Falls ja, nimmst du PS oder andere Pixelprogramme.

Möchstest du Zeichnen nimmst du Vektorgrafikprogramme.

Zeig einfach mal das Bild, dann ist die Hilfe etwas einfacher.


----------



## docma (16. März 2004)

Bild von dir einfügen neue ebene machen und nachzeichnen aber ein bisschen begabung brauchst du schon.


----------



## Fey (17. März 2004)

Hallo,

also...auch ich antworte nochmal auf diese Frage.

Wie schon erwähnt, sind das Vektorenbilder.
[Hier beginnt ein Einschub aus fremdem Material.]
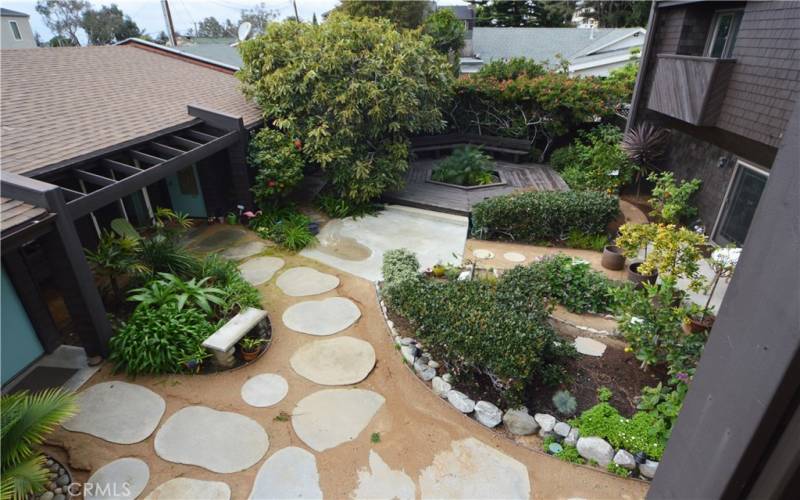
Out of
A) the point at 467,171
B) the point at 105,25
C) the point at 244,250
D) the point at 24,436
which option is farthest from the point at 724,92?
the point at 105,25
Solche Bilder kann man auf verschiedene Arten machen. Allerdings ist immer viel Geduld erforderlich.

Vorgehensweise:
Das Bild in ein Vektorprogramm deiner Wahl (Adobe Illustrator oder Macromedia Freehand) laden, Ebene sperren, neue Ebene erstellen und mit dem Pfadwerkzeug freudig drauflosmalen. Zuerst sollte man die Konturen nachzeichnen und einfärben und hinterher die Schatten-Effekte hinzufügen.

Tipp für Ungeübte:
Am Anfang ist diese Vorgehensweise nicht unbedingt einfach, da man meistens das Bild vergrößern muss und mit den Pixeln der Vorlage so rein gar nichts mehr sieht. Eine kleine Hilfe ist es, diese Bilder erst in Photoshop ein wenig zu bearbeiten.

1. Über Bild > Einstellungen > Tontrennung
So entstehen schonmal diese "Flächen", welche bei Vektorbildern üblich sind.
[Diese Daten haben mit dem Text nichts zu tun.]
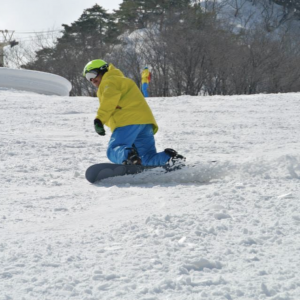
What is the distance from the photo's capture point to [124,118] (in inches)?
177

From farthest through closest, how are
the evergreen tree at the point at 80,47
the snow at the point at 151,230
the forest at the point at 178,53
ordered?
1. the evergreen tree at the point at 80,47
2. the forest at the point at 178,53
3. the snow at the point at 151,230

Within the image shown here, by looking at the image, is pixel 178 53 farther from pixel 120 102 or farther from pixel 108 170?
pixel 108 170

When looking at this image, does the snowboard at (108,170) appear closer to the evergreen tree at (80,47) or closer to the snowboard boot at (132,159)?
the snowboard boot at (132,159)

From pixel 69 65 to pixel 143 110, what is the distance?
99.3ft

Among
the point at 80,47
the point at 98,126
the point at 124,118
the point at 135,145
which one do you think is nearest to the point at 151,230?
the point at 98,126

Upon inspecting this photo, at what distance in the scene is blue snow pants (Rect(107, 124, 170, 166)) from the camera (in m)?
4.45

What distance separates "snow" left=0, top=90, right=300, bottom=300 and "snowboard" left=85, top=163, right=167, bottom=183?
0.22ft

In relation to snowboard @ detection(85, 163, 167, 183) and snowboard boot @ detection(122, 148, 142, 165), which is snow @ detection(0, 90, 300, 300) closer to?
snowboard @ detection(85, 163, 167, 183)

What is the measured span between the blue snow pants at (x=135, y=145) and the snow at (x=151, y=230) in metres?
0.34

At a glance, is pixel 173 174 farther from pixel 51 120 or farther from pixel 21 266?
pixel 51 120

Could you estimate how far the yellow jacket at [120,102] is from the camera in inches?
171

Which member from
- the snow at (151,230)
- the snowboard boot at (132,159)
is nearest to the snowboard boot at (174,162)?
the snow at (151,230)

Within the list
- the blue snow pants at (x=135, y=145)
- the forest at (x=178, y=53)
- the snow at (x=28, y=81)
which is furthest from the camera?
the forest at (x=178, y=53)

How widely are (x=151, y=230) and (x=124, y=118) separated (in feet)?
6.87
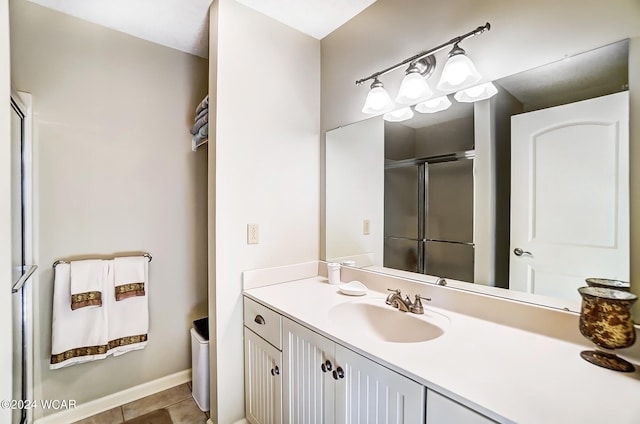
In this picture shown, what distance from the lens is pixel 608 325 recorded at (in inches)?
31.6

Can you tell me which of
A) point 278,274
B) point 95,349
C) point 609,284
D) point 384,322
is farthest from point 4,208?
point 609,284

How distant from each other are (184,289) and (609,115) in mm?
2432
2. Filter > Kunstfilter > Farbpapier-Collage
Damit werden die Flächen ein wenig weicher.

Jetzt das Bild abspeichern (ich nehme dafür immer Tiff) und die bei Vorgehensweise genannten Punkte durchführen.
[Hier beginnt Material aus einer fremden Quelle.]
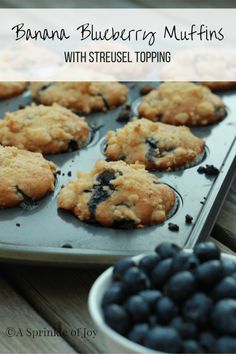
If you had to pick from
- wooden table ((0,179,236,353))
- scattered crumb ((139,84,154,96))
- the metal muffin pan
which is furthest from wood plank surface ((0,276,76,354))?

Bis man da aber einigermaßen anständige Ergebnisse erzielt, geht einige Zeit ins Land. Das Pfadwerkzeug ist sehr mächtig, allerdings muss man sich damit auch ein wenig auskennen. Allerdings...Übung macht den Meister. Vielleicht erst einmal mit dem Werkzeug auf einer leeren Bühne einfach rummalen. Kreise, Kurven und so weiter. Herausfinden, wie das Werkzeug auf die Eingabe reagiert. Bei Freehand im Handbuch ist das Werkzeug sehr gut erklärt. Wie es bei Illustrator ausschaut weiß ich nicht, da ich damit nicht arbeite.

So, nochmal eine ausführliche Erklärung. Hoffe, geholfen zu haben.

Gruß,
Melanie

P.S.: Es gibt zwar keine Tutorials-Ecke für Vektorprogramme, aber vielleicht sollte man eine Anleitung für solche Grafiken doch mal irgendwo reinpacken. Wird in letzter Zeit doch ziemlich häufig gestellt die Frage. Würde mich da auch zur Verfügung stellen.


----------



## DieAnja (17. März 2004)

vielen lieben dank für deine hilfe...

ich setz mich dann gleich mal dran und übe, übe, übe..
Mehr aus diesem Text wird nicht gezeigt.